For the most part, those apps are designed to satisfy a desire in a moment. Do you want to find a local restaurant? Use Yelp to help you out. Are you looking for some contact information for a couple friends? The Facebook app is for you. Are you interested in updating your Twitter stream? Use TweetDeck. Each of those apps can be downloaded from Apple’s App Store at no charge. Would anyone really be willing to pay $10, $5, or even $1 for those programs? Of course not.
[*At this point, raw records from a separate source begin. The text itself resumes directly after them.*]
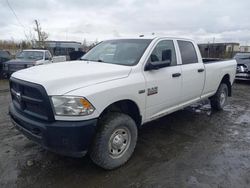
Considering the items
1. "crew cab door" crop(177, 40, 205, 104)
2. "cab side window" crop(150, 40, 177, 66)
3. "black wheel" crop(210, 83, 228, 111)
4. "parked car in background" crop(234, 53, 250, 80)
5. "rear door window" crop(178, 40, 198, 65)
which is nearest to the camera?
"cab side window" crop(150, 40, 177, 66)

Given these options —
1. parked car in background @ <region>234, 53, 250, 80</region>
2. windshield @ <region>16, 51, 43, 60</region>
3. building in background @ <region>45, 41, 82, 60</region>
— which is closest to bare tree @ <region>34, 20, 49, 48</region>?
building in background @ <region>45, 41, 82, 60</region>

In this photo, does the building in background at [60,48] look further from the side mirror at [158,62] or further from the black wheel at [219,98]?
the side mirror at [158,62]

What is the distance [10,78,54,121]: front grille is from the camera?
2520mm

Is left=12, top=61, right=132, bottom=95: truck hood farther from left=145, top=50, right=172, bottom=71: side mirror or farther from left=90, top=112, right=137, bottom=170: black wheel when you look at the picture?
left=90, top=112, right=137, bottom=170: black wheel

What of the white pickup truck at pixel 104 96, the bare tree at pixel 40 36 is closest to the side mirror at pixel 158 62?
the white pickup truck at pixel 104 96

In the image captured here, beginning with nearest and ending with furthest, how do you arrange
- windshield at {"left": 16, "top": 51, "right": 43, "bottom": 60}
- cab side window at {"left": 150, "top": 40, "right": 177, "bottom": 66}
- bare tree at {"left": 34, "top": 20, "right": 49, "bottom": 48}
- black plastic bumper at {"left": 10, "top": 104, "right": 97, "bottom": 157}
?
black plastic bumper at {"left": 10, "top": 104, "right": 97, "bottom": 157} → cab side window at {"left": 150, "top": 40, "right": 177, "bottom": 66} → windshield at {"left": 16, "top": 51, "right": 43, "bottom": 60} → bare tree at {"left": 34, "top": 20, "right": 49, "bottom": 48}

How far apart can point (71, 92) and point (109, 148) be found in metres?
1.00

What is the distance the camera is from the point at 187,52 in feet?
15.0

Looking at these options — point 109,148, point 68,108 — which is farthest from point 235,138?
point 68,108

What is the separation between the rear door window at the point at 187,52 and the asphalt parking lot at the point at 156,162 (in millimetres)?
1503

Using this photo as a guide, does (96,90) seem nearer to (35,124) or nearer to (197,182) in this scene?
(35,124)

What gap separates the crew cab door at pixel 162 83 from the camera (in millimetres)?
3420

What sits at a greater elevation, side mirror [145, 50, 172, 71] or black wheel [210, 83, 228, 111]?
side mirror [145, 50, 172, 71]

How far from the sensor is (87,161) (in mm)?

The same is true for all those paid apps, currently offered at 99 cents, that Microsoft hates. Market pricing is decided by the demand for the product. What will end users be willing to pay to have a particular app?
Making More Equal Less
If demand in Apple’s store has dictated a price of 99 cents, I simply don’t see how Microsoft would be successful working with developers to get them to raise the price in its own store to $10. It doesn’t make any sense.
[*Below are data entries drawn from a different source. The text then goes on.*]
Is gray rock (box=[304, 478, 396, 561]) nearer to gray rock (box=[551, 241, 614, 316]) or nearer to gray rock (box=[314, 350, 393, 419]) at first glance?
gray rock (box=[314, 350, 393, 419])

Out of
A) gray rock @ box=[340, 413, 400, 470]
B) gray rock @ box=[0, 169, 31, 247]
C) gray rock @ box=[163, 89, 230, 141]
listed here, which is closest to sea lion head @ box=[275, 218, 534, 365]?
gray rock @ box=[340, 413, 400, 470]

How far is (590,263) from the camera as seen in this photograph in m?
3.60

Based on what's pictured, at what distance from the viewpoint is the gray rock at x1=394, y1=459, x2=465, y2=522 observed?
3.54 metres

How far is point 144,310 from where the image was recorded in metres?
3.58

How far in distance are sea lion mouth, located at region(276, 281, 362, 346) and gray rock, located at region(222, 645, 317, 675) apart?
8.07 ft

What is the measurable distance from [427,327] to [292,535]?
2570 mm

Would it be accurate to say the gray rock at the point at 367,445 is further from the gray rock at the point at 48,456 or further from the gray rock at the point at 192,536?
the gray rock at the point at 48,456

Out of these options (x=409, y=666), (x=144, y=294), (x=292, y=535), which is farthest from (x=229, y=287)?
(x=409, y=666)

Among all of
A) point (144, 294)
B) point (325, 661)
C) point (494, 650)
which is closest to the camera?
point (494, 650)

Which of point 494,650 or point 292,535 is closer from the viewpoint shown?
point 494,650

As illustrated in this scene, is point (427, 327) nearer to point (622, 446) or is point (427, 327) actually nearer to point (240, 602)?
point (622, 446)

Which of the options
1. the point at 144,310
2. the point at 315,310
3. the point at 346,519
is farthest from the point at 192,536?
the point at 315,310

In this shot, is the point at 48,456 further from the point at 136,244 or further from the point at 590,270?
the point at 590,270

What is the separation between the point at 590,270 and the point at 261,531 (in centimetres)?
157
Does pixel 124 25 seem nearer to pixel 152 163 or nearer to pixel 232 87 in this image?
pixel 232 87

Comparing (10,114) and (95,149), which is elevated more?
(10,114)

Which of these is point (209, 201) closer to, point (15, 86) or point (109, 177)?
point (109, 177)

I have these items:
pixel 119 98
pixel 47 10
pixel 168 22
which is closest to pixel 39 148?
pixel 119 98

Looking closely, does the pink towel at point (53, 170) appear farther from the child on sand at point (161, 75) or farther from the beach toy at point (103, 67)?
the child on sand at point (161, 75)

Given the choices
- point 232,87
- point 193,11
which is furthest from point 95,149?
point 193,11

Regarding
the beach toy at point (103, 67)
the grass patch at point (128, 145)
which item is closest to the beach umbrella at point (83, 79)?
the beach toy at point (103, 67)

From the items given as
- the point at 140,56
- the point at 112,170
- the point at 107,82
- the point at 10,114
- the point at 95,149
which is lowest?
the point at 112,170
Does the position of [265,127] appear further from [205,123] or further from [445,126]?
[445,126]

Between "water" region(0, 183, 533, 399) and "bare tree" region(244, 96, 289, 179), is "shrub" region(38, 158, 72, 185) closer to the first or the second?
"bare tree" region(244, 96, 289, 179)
The only way Microsoft’s plan might work is with enterprise applications. Those programs that are either not available in Apple’s store or are already expensive because they provide a real service to enterprise users, possibly making them worth a higher price. But Microsoft doesn’t want it to end there. The company wants to make it clear that all of the applications in its store should be priced higher than they are in any other store on the market.
A numbers game
Microsoft’s contention that apps should be priced higher sounds like a simple numbers game. It takes 30 percent of the revenue generated from the sale of each paid application. When an app is priced at 99 cents, Microsoft is taking about 30 cents. But if that same app is priced at $5, Microsoft will generate $1.50 per download. That’s a big difference. And it could mean far more revenue.
Or it might not.
All these estimates presume that Microsoft and the developer will actually be successful in getting users to download the application. At a higher price, that’s a tall order. Just because end users are willing to pay 99 cents for a particular app, it doesn’t mean that they will be willing to pay $2. Maybe 99 cents is their limit. Microsoft doesn’t know. And neither do developers.
There’s something else to consider: at some point, the sheer quantity of apps a developer sells at the lower price could so easily eclipse the number of apps it sells at the higher price that Microsoft could actually generate more revenue off the lower-priced app. Evidently, it wants to squeeze every last dime out of each app developers sell with no worry about that simple economic fact.
Under the guise of making developers think their apps are worth more than users are willing to pay, Microsoft seems to be sabotaging its Skymarket mobile store. Apple has set the price (whether Microsoft likes it or not). To stray from that and ask developers to charge more in Microsoft’s store for the same application is asking a bit too much. It might not realize it now, but as Apple’s success in the space has shown, affordability brings users, which makes the app store more successful, which leads to more revenue for everyone.
Wake up, Microsoft. A higher price isn’t best.